Peter Verwer |
Monday, 14 March 2011 12:02 AM |
Add Comment

The pocket-sized Himalayan Kingdom of Bhutan led the way in the early 70s.
While the Western world puzzled over the meaning of Don Maclean’s American Pie, the newly crowned 16-year-old Bhuttanese king declared his people should not just have their cake, they should eat it and pen their own food review.
The young ruler decided his nation’s priority was happiness, not simply economic growth measured by GDP.
The result was the world’s first index of Gross National Happiness (GNH).
King Jigme Singye Wangchuck turned out to be the coolest dude on the policy block.
These days every caring political leader wants to play the “going beyond GDP” riff.
David Cameron, the UK Tory Prime Minister, has said measuring happiness is one of “the central policy issues of our time”.
“It’s time we admitted that there’s more to life than money, and it’s time we focussed not just on GDP but on GWB – general wellbeing.”
French President Nicholas Sarkozy – clearly cheesed off by “the cult of figures” that assumes the “cult of the market is always right” (and that the French economy grows at a snail’s pace) – commissioned Nobel Laureates Joe Stiglitz and Amaryta Sen to devise dashboards of GDP alternatives.
The eminent economists concluded it was time to complement metrics of economic production and market activity with measures of sustainable wellbeing, social progress and quality of life.
Taking their cue, G20 leaders decreed they would “encourage work on measurement methods to better account for the social and environmental dimensions of economic development.”
The Summer of Love Woodstock generation has morphed into wonks wielding Excel worksheets.
Maybe they should download the results of the TrackYourHappiness project, which employs an iPhone app to get volunteers to record their state of mind three times a day for a few months.
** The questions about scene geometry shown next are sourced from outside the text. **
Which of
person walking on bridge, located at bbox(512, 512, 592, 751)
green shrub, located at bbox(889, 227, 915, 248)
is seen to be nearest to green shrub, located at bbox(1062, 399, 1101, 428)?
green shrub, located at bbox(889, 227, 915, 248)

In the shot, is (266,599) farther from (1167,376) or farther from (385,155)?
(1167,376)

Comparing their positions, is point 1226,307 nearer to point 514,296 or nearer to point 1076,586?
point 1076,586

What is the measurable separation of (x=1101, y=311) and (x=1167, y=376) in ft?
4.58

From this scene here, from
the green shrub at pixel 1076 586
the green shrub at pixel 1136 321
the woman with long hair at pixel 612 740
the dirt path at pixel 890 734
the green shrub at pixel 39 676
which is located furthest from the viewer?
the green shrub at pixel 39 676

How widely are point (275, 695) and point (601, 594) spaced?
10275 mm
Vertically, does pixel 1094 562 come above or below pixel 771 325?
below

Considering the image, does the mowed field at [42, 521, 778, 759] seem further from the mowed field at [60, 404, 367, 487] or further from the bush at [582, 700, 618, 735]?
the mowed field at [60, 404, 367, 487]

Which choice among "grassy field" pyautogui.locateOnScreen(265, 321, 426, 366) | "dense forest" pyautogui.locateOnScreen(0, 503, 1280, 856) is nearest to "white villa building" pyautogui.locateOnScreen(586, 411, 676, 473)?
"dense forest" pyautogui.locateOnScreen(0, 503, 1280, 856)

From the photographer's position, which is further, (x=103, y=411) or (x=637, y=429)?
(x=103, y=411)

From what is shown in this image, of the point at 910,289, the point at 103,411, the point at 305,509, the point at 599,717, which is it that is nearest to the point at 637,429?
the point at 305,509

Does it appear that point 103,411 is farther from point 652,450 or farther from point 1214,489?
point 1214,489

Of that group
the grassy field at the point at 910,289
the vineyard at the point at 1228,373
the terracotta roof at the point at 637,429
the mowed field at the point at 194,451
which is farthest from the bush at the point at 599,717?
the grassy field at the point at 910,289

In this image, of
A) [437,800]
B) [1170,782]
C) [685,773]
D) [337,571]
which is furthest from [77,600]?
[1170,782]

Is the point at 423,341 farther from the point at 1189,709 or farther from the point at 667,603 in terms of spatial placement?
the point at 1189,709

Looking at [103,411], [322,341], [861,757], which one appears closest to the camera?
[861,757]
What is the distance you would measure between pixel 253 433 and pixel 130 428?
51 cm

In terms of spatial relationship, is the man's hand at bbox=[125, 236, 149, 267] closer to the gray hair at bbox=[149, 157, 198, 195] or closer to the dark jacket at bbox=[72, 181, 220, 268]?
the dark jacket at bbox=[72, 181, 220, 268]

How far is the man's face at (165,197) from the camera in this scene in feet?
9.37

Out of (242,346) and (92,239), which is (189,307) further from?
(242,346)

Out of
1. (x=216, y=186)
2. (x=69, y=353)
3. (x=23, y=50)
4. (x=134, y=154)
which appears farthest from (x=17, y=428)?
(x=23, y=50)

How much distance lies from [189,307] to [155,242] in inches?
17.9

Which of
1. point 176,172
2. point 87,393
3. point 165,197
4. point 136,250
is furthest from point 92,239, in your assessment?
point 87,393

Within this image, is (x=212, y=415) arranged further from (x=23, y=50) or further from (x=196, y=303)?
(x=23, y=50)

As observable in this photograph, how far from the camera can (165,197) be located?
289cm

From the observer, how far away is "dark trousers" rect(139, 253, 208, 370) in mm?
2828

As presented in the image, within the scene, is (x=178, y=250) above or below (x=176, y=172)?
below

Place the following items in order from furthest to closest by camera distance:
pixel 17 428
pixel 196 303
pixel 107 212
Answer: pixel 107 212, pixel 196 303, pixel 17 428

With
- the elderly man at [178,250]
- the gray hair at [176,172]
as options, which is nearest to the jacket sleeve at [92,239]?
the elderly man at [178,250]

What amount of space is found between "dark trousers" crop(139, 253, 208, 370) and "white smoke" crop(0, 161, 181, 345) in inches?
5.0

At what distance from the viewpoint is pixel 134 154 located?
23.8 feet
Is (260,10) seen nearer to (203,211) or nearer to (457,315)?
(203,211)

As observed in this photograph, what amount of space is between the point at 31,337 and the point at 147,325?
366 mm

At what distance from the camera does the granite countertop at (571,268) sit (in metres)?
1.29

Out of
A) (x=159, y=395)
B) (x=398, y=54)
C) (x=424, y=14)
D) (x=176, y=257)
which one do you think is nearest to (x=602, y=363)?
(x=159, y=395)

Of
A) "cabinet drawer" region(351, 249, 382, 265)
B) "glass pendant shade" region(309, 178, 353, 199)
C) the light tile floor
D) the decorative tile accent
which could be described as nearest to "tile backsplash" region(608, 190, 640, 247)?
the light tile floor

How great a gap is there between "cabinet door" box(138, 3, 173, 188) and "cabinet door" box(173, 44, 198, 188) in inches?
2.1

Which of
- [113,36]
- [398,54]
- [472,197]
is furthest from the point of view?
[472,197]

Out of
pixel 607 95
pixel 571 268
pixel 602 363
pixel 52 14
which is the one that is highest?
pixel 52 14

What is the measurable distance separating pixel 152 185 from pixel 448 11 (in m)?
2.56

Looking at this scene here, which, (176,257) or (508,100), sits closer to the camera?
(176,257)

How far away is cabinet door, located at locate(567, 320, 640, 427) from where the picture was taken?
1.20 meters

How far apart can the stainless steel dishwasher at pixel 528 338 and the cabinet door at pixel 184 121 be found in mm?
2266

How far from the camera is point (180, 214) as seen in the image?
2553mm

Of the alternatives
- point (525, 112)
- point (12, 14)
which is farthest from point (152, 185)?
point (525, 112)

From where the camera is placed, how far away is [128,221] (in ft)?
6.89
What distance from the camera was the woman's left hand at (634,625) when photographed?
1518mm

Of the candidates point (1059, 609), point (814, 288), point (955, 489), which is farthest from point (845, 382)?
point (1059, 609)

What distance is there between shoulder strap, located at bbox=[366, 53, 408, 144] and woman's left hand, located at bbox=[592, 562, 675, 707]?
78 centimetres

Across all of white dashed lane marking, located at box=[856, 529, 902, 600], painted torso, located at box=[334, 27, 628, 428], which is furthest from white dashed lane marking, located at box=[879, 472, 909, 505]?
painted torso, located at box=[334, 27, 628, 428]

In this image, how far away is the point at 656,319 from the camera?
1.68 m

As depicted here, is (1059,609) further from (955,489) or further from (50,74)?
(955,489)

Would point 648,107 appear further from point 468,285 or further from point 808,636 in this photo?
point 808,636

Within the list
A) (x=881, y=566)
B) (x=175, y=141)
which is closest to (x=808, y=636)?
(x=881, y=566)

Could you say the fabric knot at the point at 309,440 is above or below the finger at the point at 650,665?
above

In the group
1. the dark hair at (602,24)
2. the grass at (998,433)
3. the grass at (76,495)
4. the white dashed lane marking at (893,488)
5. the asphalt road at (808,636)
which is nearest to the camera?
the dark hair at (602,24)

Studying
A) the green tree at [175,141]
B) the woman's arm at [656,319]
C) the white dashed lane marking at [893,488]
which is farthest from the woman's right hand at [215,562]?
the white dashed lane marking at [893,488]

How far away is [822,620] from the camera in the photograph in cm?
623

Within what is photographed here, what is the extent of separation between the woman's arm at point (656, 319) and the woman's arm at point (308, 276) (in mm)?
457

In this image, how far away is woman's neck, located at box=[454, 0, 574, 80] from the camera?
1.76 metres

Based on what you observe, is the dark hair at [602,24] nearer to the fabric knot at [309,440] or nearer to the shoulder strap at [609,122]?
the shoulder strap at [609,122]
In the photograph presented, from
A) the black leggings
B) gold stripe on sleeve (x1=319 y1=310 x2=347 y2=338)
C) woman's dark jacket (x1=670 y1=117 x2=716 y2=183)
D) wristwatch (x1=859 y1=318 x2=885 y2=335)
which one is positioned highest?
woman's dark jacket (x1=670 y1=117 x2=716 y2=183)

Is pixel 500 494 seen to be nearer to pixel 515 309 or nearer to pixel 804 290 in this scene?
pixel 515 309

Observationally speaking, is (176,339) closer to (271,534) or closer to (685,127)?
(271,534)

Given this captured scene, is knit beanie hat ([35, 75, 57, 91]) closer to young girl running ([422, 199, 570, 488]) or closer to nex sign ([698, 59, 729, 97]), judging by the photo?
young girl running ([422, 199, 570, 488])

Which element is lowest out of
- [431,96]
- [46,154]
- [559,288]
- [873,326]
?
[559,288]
The research (in progress) concludes people are happier when their minds are occupied, while daydreamers tend to sulk.
Well, not just their minds. The study revealed the highest rated happiness activity is having sex. It seems only 30 percent of participants let their minds wander during carnal exertions …
Australia is no laggard in the quest to unveil GDP alternatives.
The Australian Bureau of Statistics has operated its Measures of Australian Progress (MAP) program for several years.
Community Indicators Victoria and TasTogether are just two Australian dashboard projects that measure the social vibe behind an economic beat.
Industry and the Property Council are also on board.
The Green Building Council’s draft Green Star Communities Framework sets out six multiple bottom line principles for designing sustainable neighbourhoods.
The Property Council is also involved with an Australian Sustainable Built Environment Council (ASBEC) project to settle on an agreed dashboard of sustainability metrics that industry, community groups and government can sign up to.
Last month, the Property Council released a unique perspective – My City: The People’s Verdict – on the liveability of our major cities.
Auspoll asked more than 4000 Australians to define and then rate their city’s liveability. In doing so, we acknowledged that Australian citizens, not academics, politicians (or even the Property Council), were the experts.
Check out last month’s Property Australia editorial or www.propertyoz.com.au/mycity for the results.
An inevitable ‘announceable’ from the Federal Government’s current population and cities consultations will be a dashboard of liveability indicators.
This is where we get nervous.
Even metrics loving KPI junkies such as the Property Council see the dangers of measurement fetishism.
The biggest problem with Australia’s governments is their failure to make decisions based on a long-term view, followed by an inability to make decisions that join up to a coherent platform of action.
Governments can hatch dashboards and indicators to rival the latest mind-boggling Airbus cockpit. It won’t improve the lot of Australians unless we modernise the nation’s disjointed machinery of government.
By all means measure liveability, sustainability, economic competitiveness, security and the like.
However, start by setting meaningful targets for improving national performance in each of these prosperity categories.
Ensure the targets map together.
Then totally re-organise the machinery of government at all levels to guarantee efficient delivery on these targets.
As the Property Council’s Auspoll study revealed, Australians rate delivery, not promises.